My top priority is to ensure that there will be no place for rotten corrupt regimes in future – President
President Maithripala Sirisena said the top most priority of the government is to create legal, constitutional and political conditions in Sri Lanka to ensure that corrupt, rotten, autocratic regimes will not come to power in the future. Such undemocratic regimes of family nepotism was a curse on the nation and the way the state resources and finances were swindled is unthinkable, he said.
The President said that the government enacted the 19th Amendment to the Constitution exactly a year ago on April 27, 2015 to establish the Constitutional Council and eight other independent councils to strengthen democratic practices in the country. He said he was determined to continue these steps to ensure a healthy political culture in Sri Lanka.
Addressing the heads of media institutions at the President’s House in Colombo yesterday (April 27), President Sirisena said that although some people with vested interests were talking about forming a new government soon, there is not even a semblance of a chance for a government change as none of the parties represented in the Parliament could get the majority support. “It is a pipe dream,” he said and added that those who make such announcements do so with the intention of creating fear among the bureaucrats and law enforcement officials who are investigating into bribery, corruption and other misdeeds.
The President said while it is necessary to punish the corrupt, what is more important is to create conducive socio-political conditions as well as legal and constitutional provisions to ensure that such corruption and malpractices would not take place in the future.
Recalling the reasons for leaving the government in November 2014 to be the common candidate at the Presidential Election, he said that the way corruption, family rule, misdeeds and abuse of public property had spread, he thought that he would be committing a major sin against the nation and the people if he had remained a partner in that government. “Although I had only 40 days to campaign, over 6.2 million people voted for me because they looked upon us to form an exemplary democratic, righteous government.
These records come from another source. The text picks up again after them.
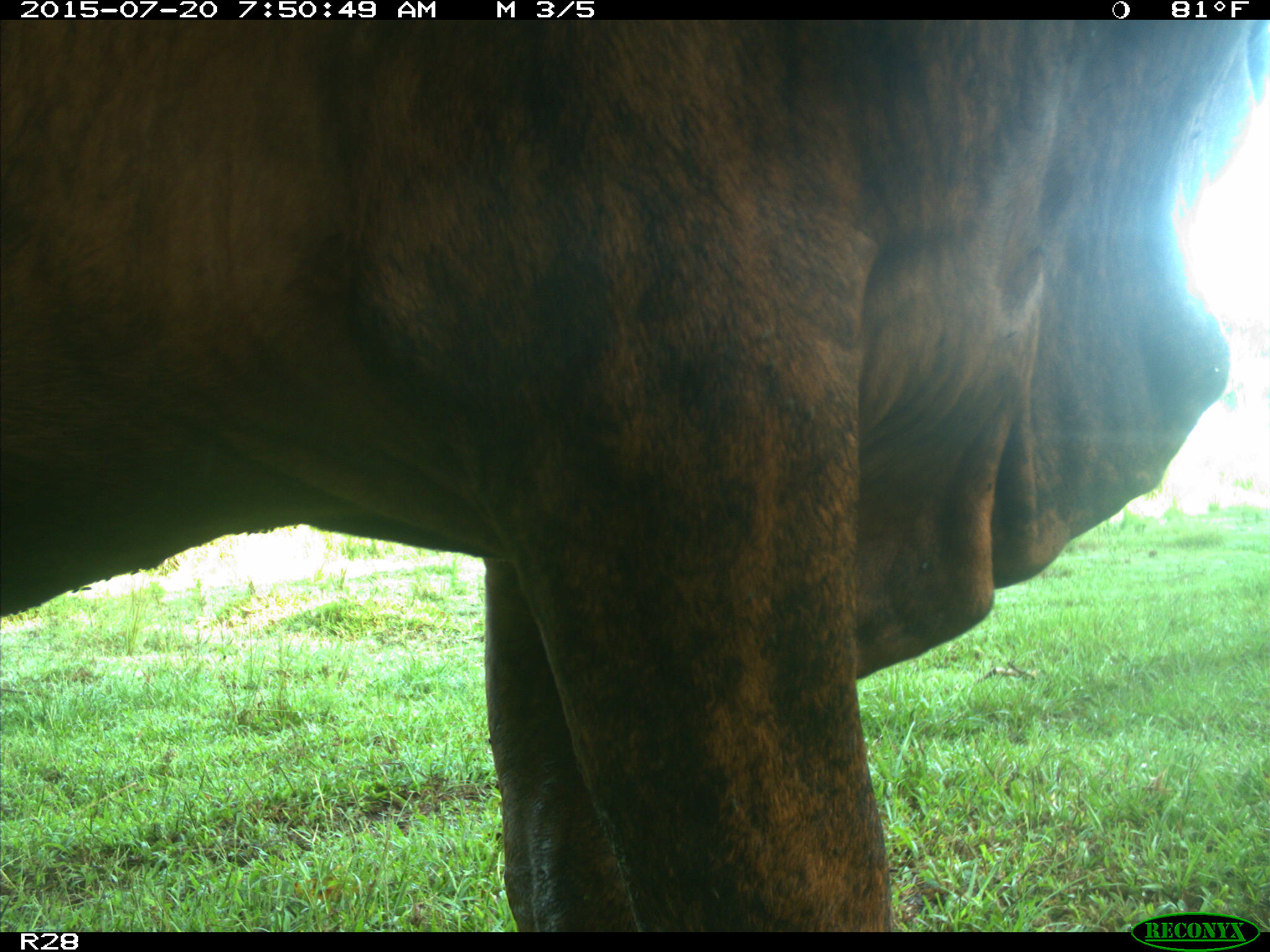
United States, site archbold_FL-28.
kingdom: Animalia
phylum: Chordata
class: Mammalia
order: Artiodactyla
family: Bovidae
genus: Bos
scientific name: Bos taurus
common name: domestic cow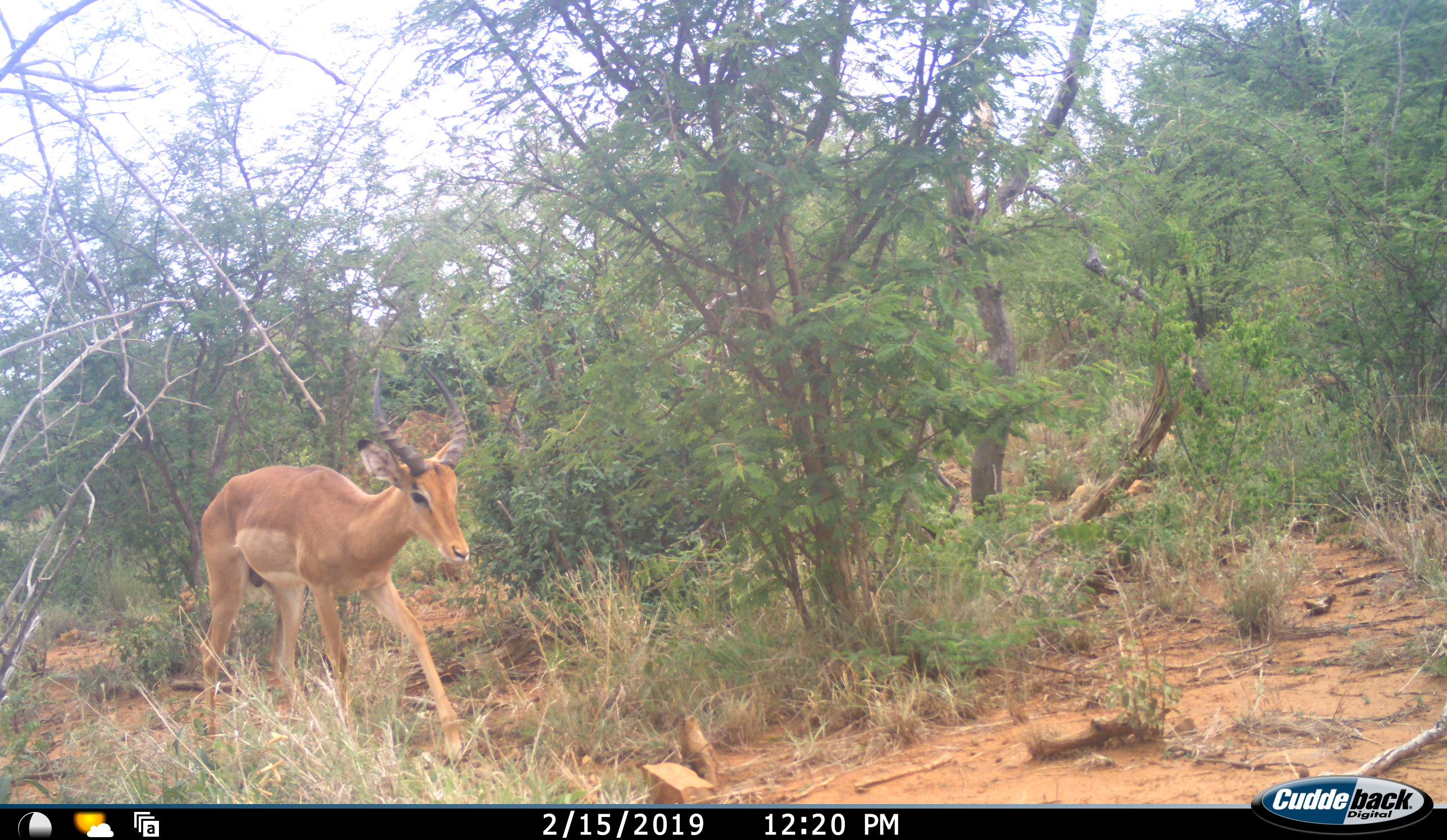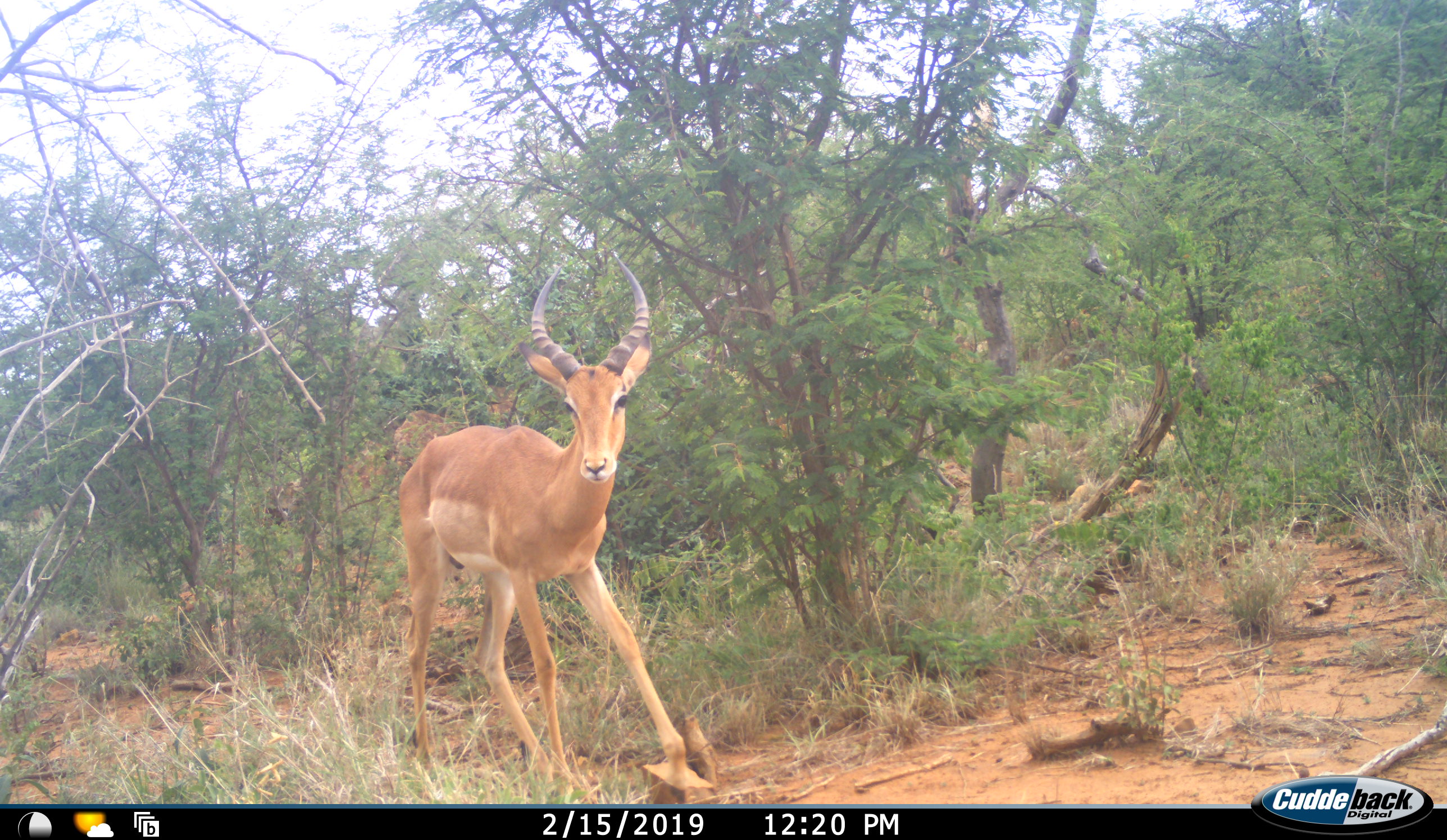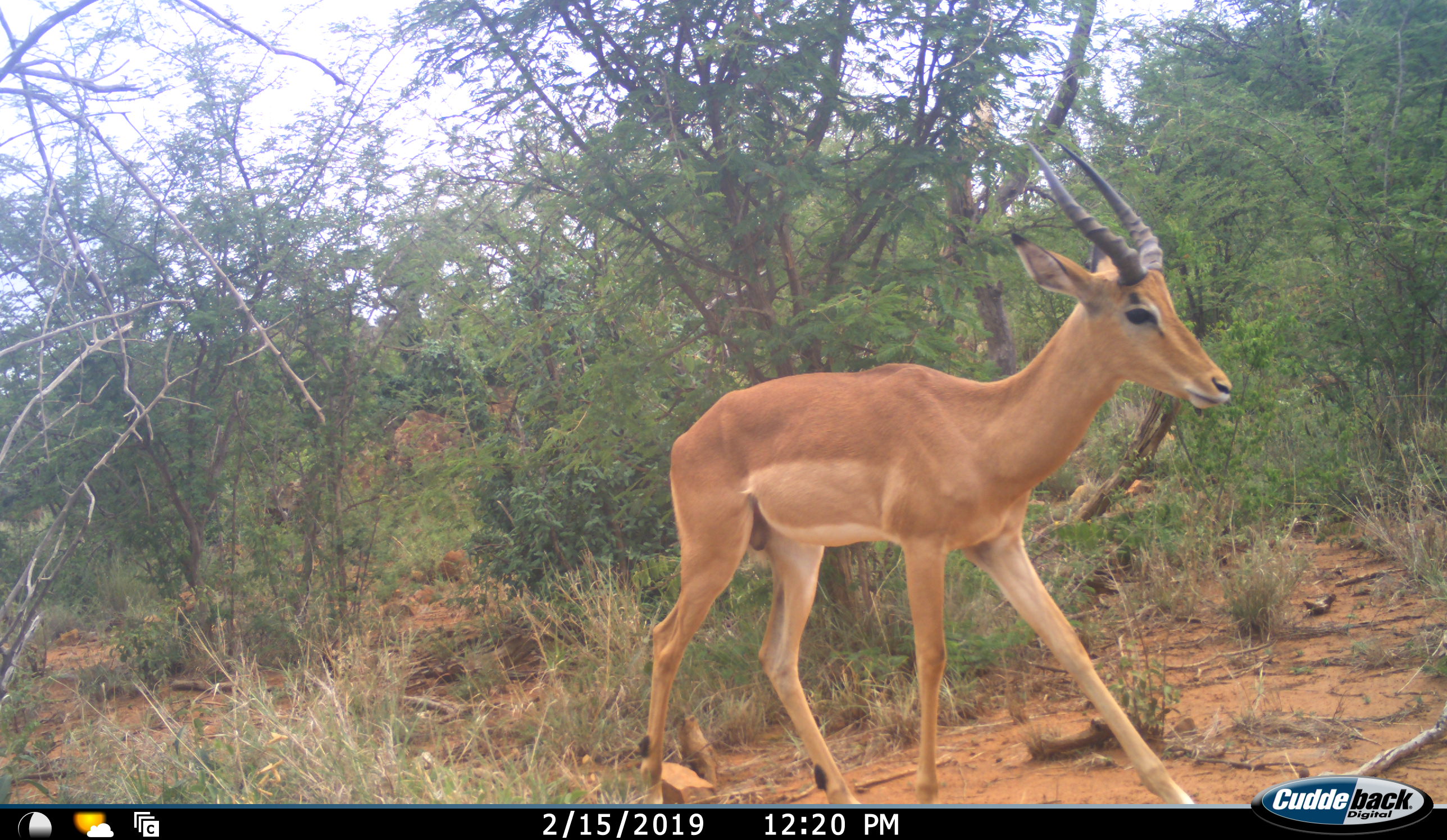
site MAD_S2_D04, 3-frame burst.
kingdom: Animalia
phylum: Chordata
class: Mammalia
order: Artiodactyla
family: Bovidae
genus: Aepyceros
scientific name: Aepyceros melampus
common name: impala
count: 1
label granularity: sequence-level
Because the people held very high hopes of an exemplary government, they expected quick results. But we have inherited a very rough, broken, dilapidated pathway and, our progress became slow. However, we are courageously forging ahead and our determination to fulfill the promises given to the people remain unchanged,” he said.
Answering questions, the President said that the government is fully committed to media freedom. He urged the media to act freely and impartially and stand on issues in the interest of the nation. He said that there were complaints by two electronic media institutions that another media outlet has abused the guidelines and regulations listed in the licenses issued by the Telecommunication RegulatoryCommission and it was necessary to bring these concerns to the notice of the errant party. The TRC will have to ensure that the guidelines and regulations are adhered to, he said.
The President said that he had asked British Prime Minister David Cameron when he met him at the CHOGM in Malta to help us to get the fish import ban lifted and restore GSP Plus concession. “I am glad that we managed to get the ban on fish exports to EU lifted and I have received some positive indications that the call for GSP Plus also be considered favourably”.
When a media correspondent asked about the resolution passed by the Northern Provincial Council calling for a federal solution, the President said anybody could pass any resolution, but the government will never allow Sri Lanka to be divided or bifurcated or allow any harm to the sovereignty and territorial integrity of the nation.